Let me introduce myself. My name is Beverly Kay. I was born into a Free Methodist Christian family just over forty years ago now. My father became a pastor in the Free Methodist Church when I was about eleven. I went to Bible College for four years in Moose Jaw , Sask. where I met and married my husband of eighteen years. Together we have been serving in the Free Methodist Church in Canada all this time, with two years of seminary in the early days to educate us practically and spiritually. All my life I have sought to understand more fully both the awesome Love of God and the Sanctified life that comes as we respond to that love.
Since I was four years old I was totally convinced that God loves me; how or why or how much became more of a mystery the older I got. Because I was privy to the personal spiritual battles of my parents, I came to believe early in my faith walk that the sanctified life was truly possible. I knew that it was often initiated in a time of crisis. A time when a believer, like Paul in Romans chapter seven, becomes so sick of trying to do and be good in his or her own strength that they admit their total dependancy upon the grace of God.
Aha! There’s that word! Grace! What on earth does it mean really? I think that most of my life I have been content with the standard answer of, “The unmerited favour of God”. However, over the last few years, this definition has lacked fulness or meat for my heart and mind. I have been searching both scripture and solid Christian teaching to gain a deeper understanding of this amazing attribute of our Great God of Grace. It seems, if you look in your local Christian bookstore, that I am not alone in this quest.
One thing that I, and many others have discovered is that grace was not only active in my initial act of salvation, but it enables me to grow in my faith and to be empowered to live it out in my daily life. Just look at the old John Newton hymn, “ ‘Twas grace that taught my heart to fear and grace my fears relieved. How precious did that grace appear the hour I first believed,” salvation. “Through many dangers, toils and snares I have already come; ‘tis grace hath brought me safe thus far, and grace will lead my home,” the enabled life.
Does this sound familiar? If you have studied the teachings of John Wesley, the human instrument in the movement of God that birthed Methodism, then you will recognize the multifaceted understanding of Grace that was expressed by Wesley. From before we were born, let alone saved, God was reaching out to us to draw us back into fellowship with Him. Then after we believed and received His forgiveness and righteousness by faith in Christ Jesus, He offered more grace. Through the gift of the Holy Spirit, He offers us the power to live the righteous life that we have been re-clothed in.

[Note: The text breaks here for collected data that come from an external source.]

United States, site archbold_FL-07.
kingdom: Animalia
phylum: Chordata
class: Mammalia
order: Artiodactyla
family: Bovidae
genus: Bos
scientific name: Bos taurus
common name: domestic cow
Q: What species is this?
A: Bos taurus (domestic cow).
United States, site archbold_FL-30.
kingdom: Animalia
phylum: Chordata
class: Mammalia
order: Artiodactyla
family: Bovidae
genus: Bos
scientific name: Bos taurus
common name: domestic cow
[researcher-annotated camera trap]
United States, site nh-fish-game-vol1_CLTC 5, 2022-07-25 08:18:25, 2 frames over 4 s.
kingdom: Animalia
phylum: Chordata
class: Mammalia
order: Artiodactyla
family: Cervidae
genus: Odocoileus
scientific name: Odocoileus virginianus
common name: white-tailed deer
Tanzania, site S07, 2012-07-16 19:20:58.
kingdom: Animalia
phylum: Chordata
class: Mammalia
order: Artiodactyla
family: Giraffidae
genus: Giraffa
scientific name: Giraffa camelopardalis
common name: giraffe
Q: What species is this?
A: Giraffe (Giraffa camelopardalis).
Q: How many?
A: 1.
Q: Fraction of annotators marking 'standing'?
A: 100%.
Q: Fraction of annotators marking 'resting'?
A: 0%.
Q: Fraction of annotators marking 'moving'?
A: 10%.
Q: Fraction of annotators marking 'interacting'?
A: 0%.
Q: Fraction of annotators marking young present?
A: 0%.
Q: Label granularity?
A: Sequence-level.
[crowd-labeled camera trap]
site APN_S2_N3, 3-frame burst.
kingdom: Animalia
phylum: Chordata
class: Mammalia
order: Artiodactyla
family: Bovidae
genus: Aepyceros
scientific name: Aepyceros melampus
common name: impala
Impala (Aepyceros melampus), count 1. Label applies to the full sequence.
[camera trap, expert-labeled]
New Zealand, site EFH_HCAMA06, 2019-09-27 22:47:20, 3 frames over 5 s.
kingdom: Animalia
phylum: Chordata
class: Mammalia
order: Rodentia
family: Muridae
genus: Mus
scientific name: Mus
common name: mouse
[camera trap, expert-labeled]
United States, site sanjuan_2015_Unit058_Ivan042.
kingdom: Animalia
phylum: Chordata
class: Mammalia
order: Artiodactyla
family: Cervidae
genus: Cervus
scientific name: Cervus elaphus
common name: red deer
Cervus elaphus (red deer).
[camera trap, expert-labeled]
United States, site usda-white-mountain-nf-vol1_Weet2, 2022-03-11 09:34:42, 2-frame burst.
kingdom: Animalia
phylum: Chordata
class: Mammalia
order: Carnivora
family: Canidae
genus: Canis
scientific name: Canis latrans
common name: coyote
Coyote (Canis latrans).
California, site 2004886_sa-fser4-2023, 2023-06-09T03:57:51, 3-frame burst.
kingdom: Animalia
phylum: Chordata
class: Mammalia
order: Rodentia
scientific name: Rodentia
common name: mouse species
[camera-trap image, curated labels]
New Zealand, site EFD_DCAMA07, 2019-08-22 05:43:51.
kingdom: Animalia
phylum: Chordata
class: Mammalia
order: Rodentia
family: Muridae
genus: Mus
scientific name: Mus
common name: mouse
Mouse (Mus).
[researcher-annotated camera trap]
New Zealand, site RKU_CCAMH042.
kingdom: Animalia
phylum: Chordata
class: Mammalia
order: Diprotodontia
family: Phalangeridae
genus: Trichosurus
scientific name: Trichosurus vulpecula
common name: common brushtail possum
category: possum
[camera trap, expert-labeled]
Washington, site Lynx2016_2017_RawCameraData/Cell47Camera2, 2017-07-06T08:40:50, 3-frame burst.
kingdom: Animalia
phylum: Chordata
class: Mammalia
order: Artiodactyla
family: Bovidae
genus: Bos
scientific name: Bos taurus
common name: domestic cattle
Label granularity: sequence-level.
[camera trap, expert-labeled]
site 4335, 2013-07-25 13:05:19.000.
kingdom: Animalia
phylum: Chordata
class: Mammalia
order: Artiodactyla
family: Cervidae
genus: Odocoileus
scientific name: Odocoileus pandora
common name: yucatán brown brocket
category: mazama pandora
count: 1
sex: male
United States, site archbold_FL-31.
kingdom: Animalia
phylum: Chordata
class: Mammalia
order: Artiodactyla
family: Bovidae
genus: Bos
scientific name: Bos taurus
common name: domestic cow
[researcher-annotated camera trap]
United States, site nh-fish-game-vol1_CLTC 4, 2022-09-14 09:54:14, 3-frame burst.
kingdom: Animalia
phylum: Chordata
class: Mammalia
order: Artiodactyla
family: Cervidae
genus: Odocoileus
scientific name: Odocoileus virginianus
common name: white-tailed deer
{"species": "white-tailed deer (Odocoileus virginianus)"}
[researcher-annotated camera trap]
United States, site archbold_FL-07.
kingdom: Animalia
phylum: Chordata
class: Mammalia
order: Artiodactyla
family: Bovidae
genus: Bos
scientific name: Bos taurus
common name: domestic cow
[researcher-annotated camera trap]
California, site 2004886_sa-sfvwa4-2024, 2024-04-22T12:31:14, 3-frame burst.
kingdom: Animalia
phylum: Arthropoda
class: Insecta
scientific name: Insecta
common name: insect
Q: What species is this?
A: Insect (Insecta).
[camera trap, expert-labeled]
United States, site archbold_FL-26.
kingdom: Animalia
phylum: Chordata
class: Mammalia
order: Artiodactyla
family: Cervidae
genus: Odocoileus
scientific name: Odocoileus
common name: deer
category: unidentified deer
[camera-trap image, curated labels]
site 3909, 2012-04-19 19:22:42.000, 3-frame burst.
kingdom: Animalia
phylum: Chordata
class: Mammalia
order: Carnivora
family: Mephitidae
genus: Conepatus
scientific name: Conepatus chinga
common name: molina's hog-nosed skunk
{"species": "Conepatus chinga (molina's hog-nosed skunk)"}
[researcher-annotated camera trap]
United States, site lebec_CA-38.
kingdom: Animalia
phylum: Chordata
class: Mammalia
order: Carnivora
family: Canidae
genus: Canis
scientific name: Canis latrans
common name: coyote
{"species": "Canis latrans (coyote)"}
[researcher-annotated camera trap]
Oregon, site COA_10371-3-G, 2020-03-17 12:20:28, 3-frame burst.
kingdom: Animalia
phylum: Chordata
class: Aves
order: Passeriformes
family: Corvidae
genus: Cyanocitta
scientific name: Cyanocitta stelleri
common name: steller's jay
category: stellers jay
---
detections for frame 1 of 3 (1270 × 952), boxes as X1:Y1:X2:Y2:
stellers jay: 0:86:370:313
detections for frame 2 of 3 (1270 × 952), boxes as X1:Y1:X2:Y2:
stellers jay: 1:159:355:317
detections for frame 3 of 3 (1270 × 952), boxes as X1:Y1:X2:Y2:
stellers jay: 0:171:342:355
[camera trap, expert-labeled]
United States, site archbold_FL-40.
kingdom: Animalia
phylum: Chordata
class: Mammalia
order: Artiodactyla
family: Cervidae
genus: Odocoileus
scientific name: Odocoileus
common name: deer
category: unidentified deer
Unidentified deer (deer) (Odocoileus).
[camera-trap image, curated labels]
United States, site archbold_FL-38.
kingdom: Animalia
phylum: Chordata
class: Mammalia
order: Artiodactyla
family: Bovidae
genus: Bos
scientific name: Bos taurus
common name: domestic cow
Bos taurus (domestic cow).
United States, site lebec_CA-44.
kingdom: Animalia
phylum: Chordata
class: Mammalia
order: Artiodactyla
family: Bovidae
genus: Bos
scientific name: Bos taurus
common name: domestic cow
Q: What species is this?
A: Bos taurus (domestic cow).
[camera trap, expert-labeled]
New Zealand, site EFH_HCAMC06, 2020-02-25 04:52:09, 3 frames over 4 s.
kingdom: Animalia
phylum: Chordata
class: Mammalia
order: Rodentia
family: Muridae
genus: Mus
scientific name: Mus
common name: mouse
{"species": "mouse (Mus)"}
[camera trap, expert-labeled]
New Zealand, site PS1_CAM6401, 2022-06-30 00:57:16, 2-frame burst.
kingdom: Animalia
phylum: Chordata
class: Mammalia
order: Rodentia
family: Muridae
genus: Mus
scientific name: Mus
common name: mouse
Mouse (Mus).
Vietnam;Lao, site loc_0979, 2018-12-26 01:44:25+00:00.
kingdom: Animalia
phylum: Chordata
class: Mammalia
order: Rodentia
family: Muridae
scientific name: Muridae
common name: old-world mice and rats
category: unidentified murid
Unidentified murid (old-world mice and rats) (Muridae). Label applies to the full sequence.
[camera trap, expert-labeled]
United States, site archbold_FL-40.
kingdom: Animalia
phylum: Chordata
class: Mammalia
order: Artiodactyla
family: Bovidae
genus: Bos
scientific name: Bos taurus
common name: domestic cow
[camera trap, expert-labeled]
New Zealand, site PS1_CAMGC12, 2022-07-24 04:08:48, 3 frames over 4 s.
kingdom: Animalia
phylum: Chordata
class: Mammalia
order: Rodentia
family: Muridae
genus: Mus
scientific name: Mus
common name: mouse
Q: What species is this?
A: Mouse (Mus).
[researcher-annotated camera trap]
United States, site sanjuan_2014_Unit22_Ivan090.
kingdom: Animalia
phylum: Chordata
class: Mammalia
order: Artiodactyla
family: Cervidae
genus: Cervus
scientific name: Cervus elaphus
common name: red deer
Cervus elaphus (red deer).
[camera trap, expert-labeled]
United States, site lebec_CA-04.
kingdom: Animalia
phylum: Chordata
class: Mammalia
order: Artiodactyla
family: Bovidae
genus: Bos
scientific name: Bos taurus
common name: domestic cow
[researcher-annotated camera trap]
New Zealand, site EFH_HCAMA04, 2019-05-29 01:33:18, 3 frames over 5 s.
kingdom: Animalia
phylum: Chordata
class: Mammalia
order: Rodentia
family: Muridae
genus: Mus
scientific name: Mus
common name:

That may all sound familiar. But this year, as I’ve been studying to complete my course requirements for ordination, I’ve come across a term that opened wide the understanding of this empowerment for me. That term is Responsible Grace. According to Randy Maddox, a Wesleyan theology professor at Seattle Pacific University [SPU] and author of “Responsible Grace”, this idea of “grace that is responsible” and the God of Grace who makes us “response able”, was what Maddox termed Wesley’s “orienting concern”. In other words, the concern that grace shouldn’t be received glibly or without effecting change in the life of the receiver effected every part of the teaching of John Wesley.
The Baptist teaching that so permeates our theological understanding today, tends to leave one believing that if God means for us to be saved, then we cannot escape His grace and we cannot help but grow in it. It is all a God thing. But Wesley insisted that we, by faith in God’s grace are enabled to receive the benefits of that grace only in as much as we are willing to cooperate with that grace. The Bible uses terms like, “walking in the light,” “keeping in step with the spirit”. These infer a need for us to do our part by following the lead and using the resources made available to us through grace.
We have a responsibility to let the grace of God make the difference He desires it to make. Like any gift we receive, if we don’t use it the benefits of receiving it are lost to us. If I got a beautiful new toaster for Christmas and still chose to make my bread warm and crispy under the broiler in my oven, I would not only be wasting the gift, I would also be wasting time and energy. The same goes for living the life of faith in my own strength vs. cooperating with the indwelling Spirit of God, who enables me to be a willing participant in the will of God.
This, I truly believe is the key to understanding the sanctified life in the way that our theological roots insist is possible. Yes, it begins with crisis, as we confess our need. But it continues only as we remain humbly open to the continual leading of the Holy Spirit, who is the gift of grace personified. May we never quit cooperating with God who tells us through Paul that no matter what we face, His “grace is sufficient” in our every weakness! Let us continue to come boldly before His throne of Grace and find His “grace to help us in our every need”! Let’s get serious about living the sanctified life, a life set apart for God’s purposes and glory, and embrace “Responsible Grace.”
Beverly Kay is a Ministerial Candidate at Centennial FMC in Belleville, Ontario.